A single project built to validate a much larger platform decision — and lay the foundations for scalable agentic experiences across LinkedIn's customer support chat.
Rather than trying to build everything at once, we scoped the first release tightly: an Invoice Agent that lets B2B customers find, select, and download their invoices through a guided agentic conversation. ~30,000 requests per year. 7,800+ customer hours lost to manual back-and-forth. One well-designed agent flow to eliminate it — and validate the model for everything that comes next.
LinkedIn's support chat handles thousands of billing requests every year — low-complexity, high-friction work that consistently escalated to human consultants. The bet was that an agentic experience could replace that loop entirely: letting customers resolve billing issues themselves, inside the chat, without a ticket. Prove it works once, and the same platform pattern extends to every case type that follows.

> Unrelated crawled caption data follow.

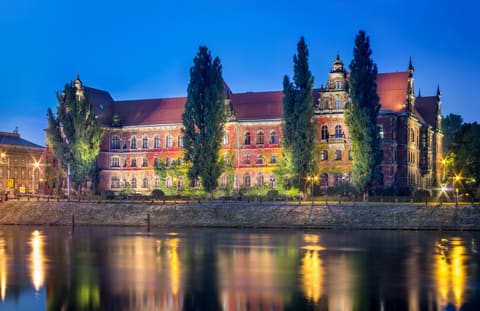 The National Museum lit at night, its long facade reflected in the Odra.
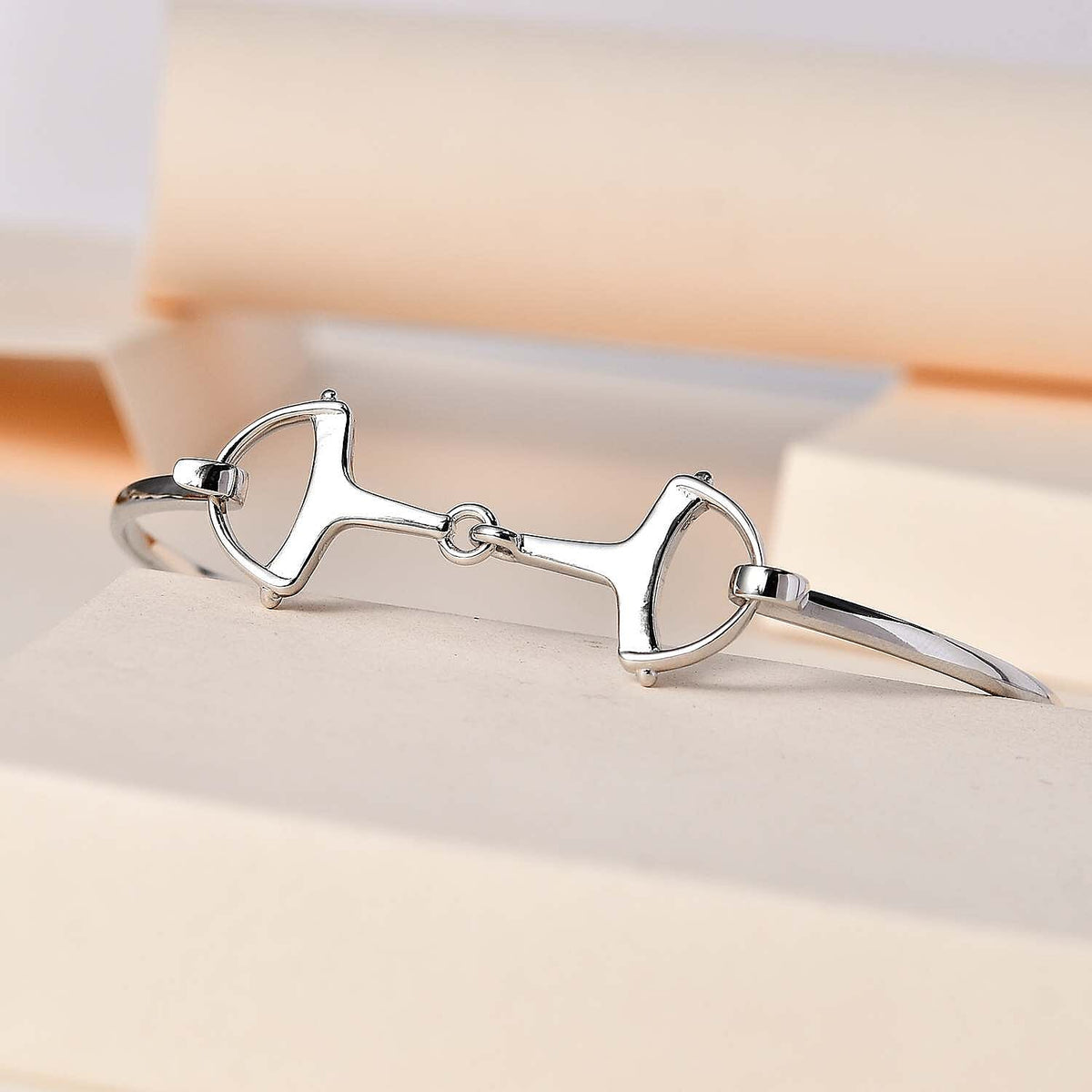 Designer Inspired Platinum Overlay Sterling Silver Snaffle Bangle (Size 7.5) 7652337 1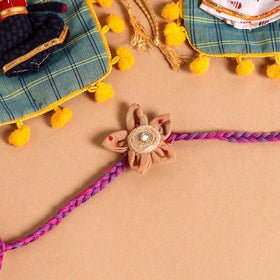  Handmade Fabric Flower Jute Rakhi (Set of 2)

The primary user is the LinkedIn business customer — an admin, finance contact, or account owner who needs an invoice, has a billing question, or wants to resolve a charge. Previously, every one of these requests required opening a support ticket and waiting. This project gave them a path to self-serve: faster, with no human in the loop. The reduction in support consultant hours — ~1,200/year of manual invoice handling — was the downstream effect of the customer experience actually working.
I owned the full design process: defining how the agentic conversation should work, designing every UI state, and building a working coded prototype to prove the concept was shippable. Alongside the prototype, I built a shared component library — every chat primitive, form pattern, loading state, and information surface — so future flows don't start from zero.